İran’ın yasaklı yazarı: Sâdık Hidâyet

featured

Ali Yıldız yazdı…

İnsanoğlunun varoluşundan itibaren, konulan her yasak; merak duygusunu artırmış, yasağa olan ilgiyi çoğaltmıştır. Sümer tabletlerinden tek tanrılı dinlere kadar, yazıtlar yasaklarla doludur. Toplumsal varlık olarak insanoğlu, yasaklar koymaya gereksinim duymuş olsa da; geleneksel olarak yasak koyuculuk, özellikle de doğu toplumlarında, hayatı taşa, kişiyi kum zerreciğine dönüştürmüştür.
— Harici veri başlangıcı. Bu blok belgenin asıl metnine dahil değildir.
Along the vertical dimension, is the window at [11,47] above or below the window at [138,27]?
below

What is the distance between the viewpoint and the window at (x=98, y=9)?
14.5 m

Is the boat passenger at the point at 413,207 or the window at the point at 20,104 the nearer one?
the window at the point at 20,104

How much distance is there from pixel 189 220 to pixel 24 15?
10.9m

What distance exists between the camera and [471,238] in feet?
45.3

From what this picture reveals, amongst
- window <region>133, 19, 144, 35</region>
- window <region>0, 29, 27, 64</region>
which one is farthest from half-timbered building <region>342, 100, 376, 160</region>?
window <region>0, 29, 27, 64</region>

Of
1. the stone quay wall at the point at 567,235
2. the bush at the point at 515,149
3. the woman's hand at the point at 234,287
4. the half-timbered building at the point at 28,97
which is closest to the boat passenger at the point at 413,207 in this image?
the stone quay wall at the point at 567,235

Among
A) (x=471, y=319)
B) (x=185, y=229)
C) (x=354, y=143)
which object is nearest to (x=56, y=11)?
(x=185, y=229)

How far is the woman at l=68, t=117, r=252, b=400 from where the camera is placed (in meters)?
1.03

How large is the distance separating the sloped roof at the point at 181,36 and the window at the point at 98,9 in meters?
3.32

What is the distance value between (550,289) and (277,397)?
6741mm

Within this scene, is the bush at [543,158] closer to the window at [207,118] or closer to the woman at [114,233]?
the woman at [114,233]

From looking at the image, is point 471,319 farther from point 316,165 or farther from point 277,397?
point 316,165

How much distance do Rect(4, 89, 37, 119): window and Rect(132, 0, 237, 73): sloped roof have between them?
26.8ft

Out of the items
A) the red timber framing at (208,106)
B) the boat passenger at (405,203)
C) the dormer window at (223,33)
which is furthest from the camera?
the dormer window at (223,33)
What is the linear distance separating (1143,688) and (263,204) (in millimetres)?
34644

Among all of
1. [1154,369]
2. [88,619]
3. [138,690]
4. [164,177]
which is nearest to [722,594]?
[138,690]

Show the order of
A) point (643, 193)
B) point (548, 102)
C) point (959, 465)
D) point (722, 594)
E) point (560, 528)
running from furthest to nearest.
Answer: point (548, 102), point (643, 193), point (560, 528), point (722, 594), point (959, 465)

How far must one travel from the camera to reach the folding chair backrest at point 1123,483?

Kalıpları zorlayana deli gömleği yakıştırılmakta, farklı olana kötü gözle bakılmaktadır.

Koşullanmaya en somut örnek, yaşanılan coğrafyaya yabancılaşmaktır. Hollywood filmlerinin işgaliyle, izleyenler hayatları boyunca hiç göremeyeceği ya da görmek bile istemeyeceği, ABD’nin kentlerini tek tek sayacak hale gelmişken; asırlardır yan yana yaşanılan ülkelerin başkentlerinin dışında, hiçbir kentini, kültürünü, yazarını, şairini, kısacası sanatını/sanatçısını tanımamaktadır. Oysa batı kentlerinin simgeleri haline gelen heykel ve yapıtları, köprüsü, metrosu, parkı, en yüksek gökdeleni yerine; Tahran, Kahire, Bağdat, Şam, birçok kentten daha fazlasıdır. Kentler, kimi zaman bir devri kapatıp yeni bir çağı başlatmış, kimi zaman direnişleriyle yeni bir sınıfı muştulamış, yarattıkları değerlerle insanlığa yol göstermiştir. Ancak hayatta, tarihsel derinlikleriyle, duygusal bir bağ oluşturanlar kentler de vardır. Çocuklara masal, büyüklere efsaneler olur, deyim haline gelirler:

“Ana gibi yar, Bağdat gibi diyar olmaz.” denir.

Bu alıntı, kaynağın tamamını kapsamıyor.